== EXTRAIT
Monsieur le Directeur général de la Caisse des Dépôts, cher Pierre-René Lemas,
Monsieur le Directeur général de l’Union Sociale pour l’Habitat, cher Frédéric Paul,
Mesdames et Messieurs,
Chers amis,
Je suis très heureuse d’être parmi vous ce matin pour le lancement de cet appel à projets porté par le Lab CDC et dédié à l’architecture de la transformation.
J’en suis heureuse, parce que cet incubateur public de la Caisse des Dépôts offre la possibilité à tous les acteurs de la construction d’expérimenter en situation réelle, et sur un temps très bref, des projets innovants.
Or, vous le savez, rien de ce qui est innovant ne m’est indifférent. Vous penserez sans doute que l’attention que je porte à l’expérimentation vient des responsabilités que j’ai exercées avant d’arriver au ministère de la Culture et de la Communication.
====
== LIGNES DE DONNÉES
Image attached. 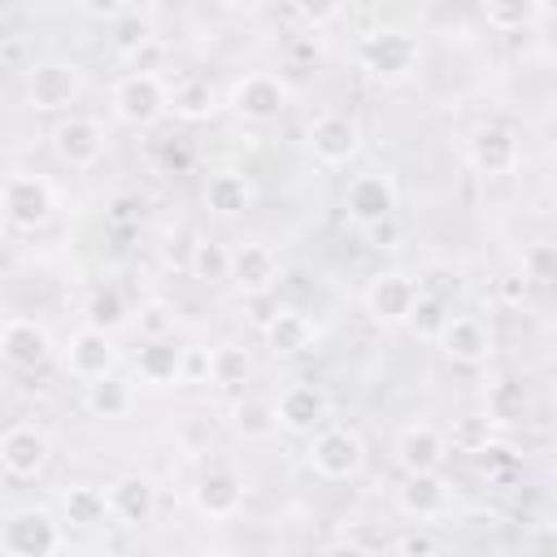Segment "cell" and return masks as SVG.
<instances>
[{"mask_svg":"<svg viewBox=\"0 0 557 557\" xmlns=\"http://www.w3.org/2000/svg\"><path fill=\"white\" fill-rule=\"evenodd\" d=\"M187 270L200 283H222V278H231V248L222 239H196L191 257H187Z\"/></svg>","mask_w":557,"mask_h":557,"instance_id":"30","label":"cell"},{"mask_svg":"<svg viewBox=\"0 0 557 557\" xmlns=\"http://www.w3.org/2000/svg\"><path fill=\"white\" fill-rule=\"evenodd\" d=\"M78 9L87 17H96V22H117L131 9V0H78Z\"/></svg>","mask_w":557,"mask_h":557,"instance_id":"41","label":"cell"},{"mask_svg":"<svg viewBox=\"0 0 557 557\" xmlns=\"http://www.w3.org/2000/svg\"><path fill=\"white\" fill-rule=\"evenodd\" d=\"M0 548L17 557H44L61 548V522L48 509H13L0 527Z\"/></svg>","mask_w":557,"mask_h":557,"instance_id":"6","label":"cell"},{"mask_svg":"<svg viewBox=\"0 0 557 557\" xmlns=\"http://www.w3.org/2000/svg\"><path fill=\"white\" fill-rule=\"evenodd\" d=\"M191 505H196L200 518L226 522V518L239 513V505H244V487H239V479H235L231 470H209V474L196 479V487H191Z\"/></svg>","mask_w":557,"mask_h":557,"instance_id":"19","label":"cell"},{"mask_svg":"<svg viewBox=\"0 0 557 557\" xmlns=\"http://www.w3.org/2000/svg\"><path fill=\"white\" fill-rule=\"evenodd\" d=\"M522 278L527 283H535V287H548L553 278H557V248L553 244H531L527 252H522Z\"/></svg>","mask_w":557,"mask_h":557,"instance_id":"36","label":"cell"},{"mask_svg":"<svg viewBox=\"0 0 557 557\" xmlns=\"http://www.w3.org/2000/svg\"><path fill=\"white\" fill-rule=\"evenodd\" d=\"M0 352L17 366V370H39L52 357V335L44 322L35 318H9L0 326Z\"/></svg>","mask_w":557,"mask_h":557,"instance_id":"17","label":"cell"},{"mask_svg":"<svg viewBox=\"0 0 557 557\" xmlns=\"http://www.w3.org/2000/svg\"><path fill=\"white\" fill-rule=\"evenodd\" d=\"M265 344H270L274 357L309 352V344H313V322H309L300 309H278V313L265 322Z\"/></svg>","mask_w":557,"mask_h":557,"instance_id":"25","label":"cell"},{"mask_svg":"<svg viewBox=\"0 0 557 557\" xmlns=\"http://www.w3.org/2000/svg\"><path fill=\"white\" fill-rule=\"evenodd\" d=\"M274 418L283 431H296V435H309L313 426H322L326 418V392L313 387V383H292L278 405H274Z\"/></svg>","mask_w":557,"mask_h":557,"instance_id":"20","label":"cell"},{"mask_svg":"<svg viewBox=\"0 0 557 557\" xmlns=\"http://www.w3.org/2000/svg\"><path fill=\"white\" fill-rule=\"evenodd\" d=\"M0 209H4L9 226L39 231L57 209V191H52V183L44 174H13L0 187Z\"/></svg>","mask_w":557,"mask_h":557,"instance_id":"2","label":"cell"},{"mask_svg":"<svg viewBox=\"0 0 557 557\" xmlns=\"http://www.w3.org/2000/svg\"><path fill=\"white\" fill-rule=\"evenodd\" d=\"M309 148L322 165H348L361 148V126L344 113H322L313 126H309Z\"/></svg>","mask_w":557,"mask_h":557,"instance_id":"15","label":"cell"},{"mask_svg":"<svg viewBox=\"0 0 557 557\" xmlns=\"http://www.w3.org/2000/svg\"><path fill=\"white\" fill-rule=\"evenodd\" d=\"M309 466L322 479H352L366 466V444L352 426H313L309 431Z\"/></svg>","mask_w":557,"mask_h":557,"instance_id":"1","label":"cell"},{"mask_svg":"<svg viewBox=\"0 0 557 557\" xmlns=\"http://www.w3.org/2000/svg\"><path fill=\"white\" fill-rule=\"evenodd\" d=\"M61 513H65V522L78 527V531H96V527H104V522L113 518V513H109V496H104L100 487H91V483L70 487V492L61 496Z\"/></svg>","mask_w":557,"mask_h":557,"instance_id":"29","label":"cell"},{"mask_svg":"<svg viewBox=\"0 0 557 557\" xmlns=\"http://www.w3.org/2000/svg\"><path fill=\"white\" fill-rule=\"evenodd\" d=\"M235 426H239L244 435H252V440L274 435V431H278L274 405H265V400H239V405H235Z\"/></svg>","mask_w":557,"mask_h":557,"instance_id":"35","label":"cell"},{"mask_svg":"<svg viewBox=\"0 0 557 557\" xmlns=\"http://www.w3.org/2000/svg\"><path fill=\"white\" fill-rule=\"evenodd\" d=\"M126 322V300L117 287H96L87 296V326H100V331H117Z\"/></svg>","mask_w":557,"mask_h":557,"instance_id":"33","label":"cell"},{"mask_svg":"<svg viewBox=\"0 0 557 557\" xmlns=\"http://www.w3.org/2000/svg\"><path fill=\"white\" fill-rule=\"evenodd\" d=\"M135 370L144 383H178L183 374V348L174 344V335L161 339H144L135 352Z\"/></svg>","mask_w":557,"mask_h":557,"instance_id":"24","label":"cell"},{"mask_svg":"<svg viewBox=\"0 0 557 557\" xmlns=\"http://www.w3.org/2000/svg\"><path fill=\"white\" fill-rule=\"evenodd\" d=\"M122 26H117V44L122 48H135V44H148V22H139V17H117Z\"/></svg>","mask_w":557,"mask_h":557,"instance_id":"43","label":"cell"},{"mask_svg":"<svg viewBox=\"0 0 557 557\" xmlns=\"http://www.w3.org/2000/svg\"><path fill=\"white\" fill-rule=\"evenodd\" d=\"M231 278L248 296L270 292L278 283V257H274V248L270 244H244V248H235L231 252Z\"/></svg>","mask_w":557,"mask_h":557,"instance_id":"22","label":"cell"},{"mask_svg":"<svg viewBox=\"0 0 557 557\" xmlns=\"http://www.w3.org/2000/svg\"><path fill=\"white\" fill-rule=\"evenodd\" d=\"M487 440H492V422H487V418H461V422L453 426V444L466 448V453H479Z\"/></svg>","mask_w":557,"mask_h":557,"instance_id":"39","label":"cell"},{"mask_svg":"<svg viewBox=\"0 0 557 557\" xmlns=\"http://www.w3.org/2000/svg\"><path fill=\"white\" fill-rule=\"evenodd\" d=\"M444 322H448V305H444L435 292H418V300H413L405 326H409L418 339H435V335L444 331Z\"/></svg>","mask_w":557,"mask_h":557,"instance_id":"32","label":"cell"},{"mask_svg":"<svg viewBox=\"0 0 557 557\" xmlns=\"http://www.w3.org/2000/svg\"><path fill=\"white\" fill-rule=\"evenodd\" d=\"M48 461H52V440H48L39 426L17 422V426H9V431L0 435V466H4V474H13V479H35V474L48 470Z\"/></svg>","mask_w":557,"mask_h":557,"instance_id":"9","label":"cell"},{"mask_svg":"<svg viewBox=\"0 0 557 557\" xmlns=\"http://www.w3.org/2000/svg\"><path fill=\"white\" fill-rule=\"evenodd\" d=\"M292 4H296V13H300L309 26H326V22H335L339 9H344V0H292Z\"/></svg>","mask_w":557,"mask_h":557,"instance_id":"40","label":"cell"},{"mask_svg":"<svg viewBox=\"0 0 557 557\" xmlns=\"http://www.w3.org/2000/svg\"><path fill=\"white\" fill-rule=\"evenodd\" d=\"M52 152L70 165V170H91L104 157V126L96 117L70 113L52 126Z\"/></svg>","mask_w":557,"mask_h":557,"instance_id":"8","label":"cell"},{"mask_svg":"<svg viewBox=\"0 0 557 557\" xmlns=\"http://www.w3.org/2000/svg\"><path fill=\"white\" fill-rule=\"evenodd\" d=\"M527 409H531V396H527V383L518 379H496L483 396V418L492 426H513L527 418Z\"/></svg>","mask_w":557,"mask_h":557,"instance_id":"28","label":"cell"},{"mask_svg":"<svg viewBox=\"0 0 557 557\" xmlns=\"http://www.w3.org/2000/svg\"><path fill=\"white\" fill-rule=\"evenodd\" d=\"M226 104L244 122H274L287 109V83L278 74H270V70H252V74L231 83Z\"/></svg>","mask_w":557,"mask_h":557,"instance_id":"4","label":"cell"},{"mask_svg":"<svg viewBox=\"0 0 557 557\" xmlns=\"http://www.w3.org/2000/svg\"><path fill=\"white\" fill-rule=\"evenodd\" d=\"M448 457V440L431 426V422H413L396 435V461L405 466V474H418V470H440Z\"/></svg>","mask_w":557,"mask_h":557,"instance_id":"21","label":"cell"},{"mask_svg":"<svg viewBox=\"0 0 557 557\" xmlns=\"http://www.w3.org/2000/svg\"><path fill=\"white\" fill-rule=\"evenodd\" d=\"M165 109H170L174 117H183V122H205V117H213V109H218V91H213L209 78L191 74V78H183V83L170 87Z\"/></svg>","mask_w":557,"mask_h":557,"instance_id":"26","label":"cell"},{"mask_svg":"<svg viewBox=\"0 0 557 557\" xmlns=\"http://www.w3.org/2000/svg\"><path fill=\"white\" fill-rule=\"evenodd\" d=\"M396 200H400V196H396V183H392V174H383V170L357 174V178L348 183V191H344V209H348V218L361 222V226L392 218V213H396Z\"/></svg>","mask_w":557,"mask_h":557,"instance_id":"11","label":"cell"},{"mask_svg":"<svg viewBox=\"0 0 557 557\" xmlns=\"http://www.w3.org/2000/svg\"><path fill=\"white\" fill-rule=\"evenodd\" d=\"M466 157H470V165H474L483 178H505V174L518 170L522 148H518L513 126H505V122H483V126L466 139Z\"/></svg>","mask_w":557,"mask_h":557,"instance_id":"7","label":"cell"},{"mask_svg":"<svg viewBox=\"0 0 557 557\" xmlns=\"http://www.w3.org/2000/svg\"><path fill=\"white\" fill-rule=\"evenodd\" d=\"M544 13V0H483V17L496 30H527Z\"/></svg>","mask_w":557,"mask_h":557,"instance_id":"31","label":"cell"},{"mask_svg":"<svg viewBox=\"0 0 557 557\" xmlns=\"http://www.w3.org/2000/svg\"><path fill=\"white\" fill-rule=\"evenodd\" d=\"M113 366H117V348H113L109 331L83 326V331L70 335V344H65V370H70L78 383L104 379V374H113Z\"/></svg>","mask_w":557,"mask_h":557,"instance_id":"12","label":"cell"},{"mask_svg":"<svg viewBox=\"0 0 557 557\" xmlns=\"http://www.w3.org/2000/svg\"><path fill=\"white\" fill-rule=\"evenodd\" d=\"M248 379V352L235 344H222L209 352V383L218 387H239Z\"/></svg>","mask_w":557,"mask_h":557,"instance_id":"34","label":"cell"},{"mask_svg":"<svg viewBox=\"0 0 557 557\" xmlns=\"http://www.w3.org/2000/svg\"><path fill=\"white\" fill-rule=\"evenodd\" d=\"M83 405H87V413H91V418H126V413H131V405H135V392H131V383H126V379L104 374V379L83 383Z\"/></svg>","mask_w":557,"mask_h":557,"instance_id":"27","label":"cell"},{"mask_svg":"<svg viewBox=\"0 0 557 557\" xmlns=\"http://www.w3.org/2000/svg\"><path fill=\"white\" fill-rule=\"evenodd\" d=\"M205 209L218 213V218H235L252 205V183L239 174V170H213L205 178Z\"/></svg>","mask_w":557,"mask_h":557,"instance_id":"23","label":"cell"},{"mask_svg":"<svg viewBox=\"0 0 557 557\" xmlns=\"http://www.w3.org/2000/svg\"><path fill=\"white\" fill-rule=\"evenodd\" d=\"M392 548H396V553H435L440 544H435L426 531H405V535L392 540Z\"/></svg>","mask_w":557,"mask_h":557,"instance_id":"44","label":"cell"},{"mask_svg":"<svg viewBox=\"0 0 557 557\" xmlns=\"http://www.w3.org/2000/svg\"><path fill=\"white\" fill-rule=\"evenodd\" d=\"M104 496H109V513L122 527H144L157 513V487H152L148 474H122V479L109 483Z\"/></svg>","mask_w":557,"mask_h":557,"instance_id":"18","label":"cell"},{"mask_svg":"<svg viewBox=\"0 0 557 557\" xmlns=\"http://www.w3.org/2000/svg\"><path fill=\"white\" fill-rule=\"evenodd\" d=\"M396 505L405 518H418V522H431V518H444L448 505H453V487L440 479V470H418L400 483L396 492Z\"/></svg>","mask_w":557,"mask_h":557,"instance_id":"16","label":"cell"},{"mask_svg":"<svg viewBox=\"0 0 557 557\" xmlns=\"http://www.w3.org/2000/svg\"><path fill=\"white\" fill-rule=\"evenodd\" d=\"M474 457H479L483 474H492V479H500V474H513V470H518V453H513V448H505V444H492V440H487Z\"/></svg>","mask_w":557,"mask_h":557,"instance_id":"38","label":"cell"},{"mask_svg":"<svg viewBox=\"0 0 557 557\" xmlns=\"http://www.w3.org/2000/svg\"><path fill=\"white\" fill-rule=\"evenodd\" d=\"M165 96H170V87L152 70H131L113 87V113L126 126H152V122H161L170 113L165 109Z\"/></svg>","mask_w":557,"mask_h":557,"instance_id":"3","label":"cell"},{"mask_svg":"<svg viewBox=\"0 0 557 557\" xmlns=\"http://www.w3.org/2000/svg\"><path fill=\"white\" fill-rule=\"evenodd\" d=\"M435 339H440L444 357L457 366H483L492 357V331L474 313H448V322Z\"/></svg>","mask_w":557,"mask_h":557,"instance_id":"14","label":"cell"},{"mask_svg":"<svg viewBox=\"0 0 557 557\" xmlns=\"http://www.w3.org/2000/svg\"><path fill=\"white\" fill-rule=\"evenodd\" d=\"M83 78H78V65H65V61H44L30 70L26 78V100L30 109H44V113H57L65 104H74Z\"/></svg>","mask_w":557,"mask_h":557,"instance_id":"13","label":"cell"},{"mask_svg":"<svg viewBox=\"0 0 557 557\" xmlns=\"http://www.w3.org/2000/svg\"><path fill=\"white\" fill-rule=\"evenodd\" d=\"M357 65L374 78H405L418 65V39L405 30H370L357 44Z\"/></svg>","mask_w":557,"mask_h":557,"instance_id":"5","label":"cell"},{"mask_svg":"<svg viewBox=\"0 0 557 557\" xmlns=\"http://www.w3.org/2000/svg\"><path fill=\"white\" fill-rule=\"evenodd\" d=\"M178 379L209 383V352H205V348H183V374H178Z\"/></svg>","mask_w":557,"mask_h":557,"instance_id":"42","label":"cell"},{"mask_svg":"<svg viewBox=\"0 0 557 557\" xmlns=\"http://www.w3.org/2000/svg\"><path fill=\"white\" fill-rule=\"evenodd\" d=\"M418 278L400 274V270H387V274H374L370 287H366V313L379 322V326H405L413 300H418Z\"/></svg>","mask_w":557,"mask_h":557,"instance_id":"10","label":"cell"},{"mask_svg":"<svg viewBox=\"0 0 557 557\" xmlns=\"http://www.w3.org/2000/svg\"><path fill=\"white\" fill-rule=\"evenodd\" d=\"M174 309L165 300H148L139 305V339H161V335H174Z\"/></svg>","mask_w":557,"mask_h":557,"instance_id":"37","label":"cell"}]
</instances>
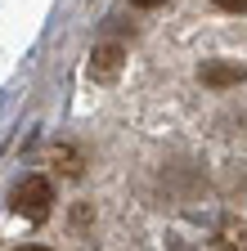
====
● **VOS CONSIGNES**
• A. D'après l'extrait, à quoi est consacré l'appel à projets porté par le Lab CDC ?
• B. Recopiez sans rien changer le passage de l'extrait qui va de « Monsieur le Directeur général de la » à « de la Communication. ».
La liste ci-dessus est un matériau à part, indépendant de l'extrait.

● **CORRIGÉ DES EXERCICES**
• A. À l'architecture de la transformation.

• B.
Monsieur le Directeur général de la Caisse des Dépôts, cher Pierre-René Lemas,
Monsieur le Directeur général de l’Union Sociale pour l’Habitat, cher Frédéric Paul,
Mesdames et Messieurs,
Chers amis,
Je suis très heureuse d’être parmi vous ce matin pour le lancement de cet appel à projets porté par le Lab CDC et dédié à l’architecture de la transformation.
J’en suis heureuse, parce que cet incubateur public de la Caisse des Dépôts offre la possibilité à tous les acteurs de la construction d’expérimenter en situation réelle, et sur un temps très bref, des projets innovants.
Or, vous le savez, rien de ce qui est innovant ne m’est indifférent. Vous penserez sans doute que l’attention que je porte à l’expérimentation vient des responsabilités que j’ai exercées avant d’arriver au ministère de la Culture et de la Communication.